• _List of tasks_:
(A) Condense the paragraph of the Barrett's esophagus abstract below that begins "METHODS: By using decision analysis" into a short list, keeping its main facts.
(B) Carry on the Barrett's esophagus abstract below, starting right after its final sentence.

• _Passage shown_:
________________________________________
BACKGROUND: Photodynamic therapy appears to be effective in ablating high-grade dysplasia in Barrett's esophagus. Our aim was to identify the most effective and cost-effective strategy for managing high-grade dysplasia in Barrett's esophagus without associated endoscopically visible abnormalities.
METHODS: By using decision analysis, the lifetime costs and benefits of 4 strategies for which long-term data exist were estimated by us: esophagectomy, endoscopic surveillance, photodynamic therapy, followed by esophagectomy for residual high-grade dysplasia; and photodynamic therapy followed by endoscopic surveillance for residual high-grade dysplasia. It was assumed by us that there was a 30% prevalence of cancer in high-grade dysplasia patients and a 77% efficacy of photodynamic therapy for high-grade dysplasia and early cancer.
________________________________________
• _Record excerpts_:

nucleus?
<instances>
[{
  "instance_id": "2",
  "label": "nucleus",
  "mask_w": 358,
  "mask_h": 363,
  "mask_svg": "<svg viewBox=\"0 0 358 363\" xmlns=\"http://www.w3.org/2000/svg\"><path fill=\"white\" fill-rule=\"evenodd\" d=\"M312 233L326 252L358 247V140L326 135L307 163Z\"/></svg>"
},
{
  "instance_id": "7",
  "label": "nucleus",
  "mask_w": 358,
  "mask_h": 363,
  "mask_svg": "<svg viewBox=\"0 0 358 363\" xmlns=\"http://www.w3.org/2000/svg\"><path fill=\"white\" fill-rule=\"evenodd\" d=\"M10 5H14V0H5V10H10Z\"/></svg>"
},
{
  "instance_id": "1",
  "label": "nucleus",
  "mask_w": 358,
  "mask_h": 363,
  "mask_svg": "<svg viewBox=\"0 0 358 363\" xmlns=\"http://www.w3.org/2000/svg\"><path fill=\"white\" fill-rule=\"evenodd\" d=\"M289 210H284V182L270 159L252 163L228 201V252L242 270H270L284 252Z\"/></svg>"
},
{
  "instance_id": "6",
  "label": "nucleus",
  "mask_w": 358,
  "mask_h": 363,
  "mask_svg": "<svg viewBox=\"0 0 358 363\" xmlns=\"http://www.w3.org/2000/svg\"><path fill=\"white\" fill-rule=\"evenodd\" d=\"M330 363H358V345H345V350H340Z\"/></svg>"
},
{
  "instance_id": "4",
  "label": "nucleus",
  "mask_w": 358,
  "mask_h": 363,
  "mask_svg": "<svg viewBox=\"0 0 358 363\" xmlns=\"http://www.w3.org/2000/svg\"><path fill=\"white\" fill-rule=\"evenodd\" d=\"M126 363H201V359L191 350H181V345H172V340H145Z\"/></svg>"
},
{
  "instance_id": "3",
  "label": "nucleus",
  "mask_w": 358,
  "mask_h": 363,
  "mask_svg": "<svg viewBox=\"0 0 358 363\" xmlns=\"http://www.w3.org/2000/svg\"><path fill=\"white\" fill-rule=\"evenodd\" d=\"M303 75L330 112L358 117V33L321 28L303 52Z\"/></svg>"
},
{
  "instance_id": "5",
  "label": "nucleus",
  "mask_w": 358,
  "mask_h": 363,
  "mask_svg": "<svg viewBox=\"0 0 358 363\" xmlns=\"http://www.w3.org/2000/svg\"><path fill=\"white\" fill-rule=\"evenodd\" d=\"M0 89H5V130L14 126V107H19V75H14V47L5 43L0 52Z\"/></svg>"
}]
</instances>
________________________________________
• _Solved problems_:
(A)
- Method: decision analysis estimating lifetime costs and benefits
- Four strategies compared, all with long-term data:
  - esophagectomy
  - endoscopic surveillance
  - photodynamic therapy, then esophagectomy for residual high-grade dysplasia
  - photodynamic therapy, then endoscopic surveillance for residual high-grade dysplasia
- Assumptions:
  - 30% prevalence of cancer in patients with high-grade dysplasia
  - 77% efficacy of photodynamic therapy for high-grade dysplasia and early cancer

(B)
RESULTS: Esophagectomy cost 24,045 dollars, with life expectancy of 11.82 quality-adjusted life years. In comparison, photodynamic therapy followed by surveillance for residual high-grade dysplasia was the most effective strategy, with a quality-adjusted life expectancy of 12.31 quality-adjusted life years, but it also incurred the greatest lifetime cost (47,310 dollars) for an incremental cost-effectiveness of 47,410 dollars/quality-adjusted life years. The results were sensitive to post-surgical quality of life and survival, and to cancer prevalence if photodynamic therapy efficacy for cancer was less than 50%.
CONCLUSIONS: Photodynamic therapy followed by endoscopic surveillance for residual high-grade dysplasia appears to be cost effective compared with esophagectomy for patients diagnosed with high-grade dysplasia in Barrett's esophagus. Clinical trials directly comparing these strategies are warranted.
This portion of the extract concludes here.